++++ Input ++++

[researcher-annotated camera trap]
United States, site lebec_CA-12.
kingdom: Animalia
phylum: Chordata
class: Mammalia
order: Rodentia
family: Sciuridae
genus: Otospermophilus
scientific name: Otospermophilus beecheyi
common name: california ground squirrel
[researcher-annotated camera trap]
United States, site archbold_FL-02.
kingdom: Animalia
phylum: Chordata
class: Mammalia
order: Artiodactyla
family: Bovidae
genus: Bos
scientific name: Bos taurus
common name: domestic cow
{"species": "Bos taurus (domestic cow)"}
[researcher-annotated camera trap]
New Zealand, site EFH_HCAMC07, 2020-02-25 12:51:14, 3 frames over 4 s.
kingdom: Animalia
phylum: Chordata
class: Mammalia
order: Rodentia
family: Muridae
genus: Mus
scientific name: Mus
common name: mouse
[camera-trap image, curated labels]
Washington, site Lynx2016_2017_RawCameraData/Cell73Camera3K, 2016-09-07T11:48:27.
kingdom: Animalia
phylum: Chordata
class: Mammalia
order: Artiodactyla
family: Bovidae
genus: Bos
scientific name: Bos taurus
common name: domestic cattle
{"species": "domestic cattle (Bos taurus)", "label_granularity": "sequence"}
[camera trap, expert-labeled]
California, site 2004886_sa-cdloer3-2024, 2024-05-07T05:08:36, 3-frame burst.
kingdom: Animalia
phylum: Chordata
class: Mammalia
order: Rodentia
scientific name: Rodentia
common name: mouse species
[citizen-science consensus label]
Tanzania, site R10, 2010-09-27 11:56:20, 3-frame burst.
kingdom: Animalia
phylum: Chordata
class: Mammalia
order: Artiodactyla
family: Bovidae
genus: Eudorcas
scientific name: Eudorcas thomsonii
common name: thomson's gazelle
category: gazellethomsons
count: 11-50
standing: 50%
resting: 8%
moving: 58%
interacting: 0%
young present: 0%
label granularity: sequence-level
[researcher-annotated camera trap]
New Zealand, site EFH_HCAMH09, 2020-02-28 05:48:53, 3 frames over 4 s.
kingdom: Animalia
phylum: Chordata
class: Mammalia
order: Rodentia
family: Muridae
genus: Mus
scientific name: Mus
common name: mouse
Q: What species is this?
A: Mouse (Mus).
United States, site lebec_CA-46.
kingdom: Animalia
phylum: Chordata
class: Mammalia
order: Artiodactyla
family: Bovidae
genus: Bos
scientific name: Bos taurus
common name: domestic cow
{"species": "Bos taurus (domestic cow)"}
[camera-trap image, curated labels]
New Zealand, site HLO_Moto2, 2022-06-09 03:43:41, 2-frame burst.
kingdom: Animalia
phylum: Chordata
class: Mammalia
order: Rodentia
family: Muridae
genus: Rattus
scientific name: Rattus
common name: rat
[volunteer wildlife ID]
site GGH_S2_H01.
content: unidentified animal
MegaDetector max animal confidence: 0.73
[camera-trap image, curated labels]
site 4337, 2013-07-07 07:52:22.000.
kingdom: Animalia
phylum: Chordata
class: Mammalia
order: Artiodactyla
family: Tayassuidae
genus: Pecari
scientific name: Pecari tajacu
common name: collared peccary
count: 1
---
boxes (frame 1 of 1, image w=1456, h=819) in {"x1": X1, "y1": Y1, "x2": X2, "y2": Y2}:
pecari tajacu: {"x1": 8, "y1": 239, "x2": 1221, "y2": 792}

++++

> **Task requirements**
Show all lines above holding "species".

> **Result**
{"species": "Bos taurus (domestic cow)"}
{"species": "domestic cattle (Bos taurus)", "label_granularity": "sequence"}
common name: mouse species
Q: What species is this?
{"species": "Bos taurus (domestic cow)"}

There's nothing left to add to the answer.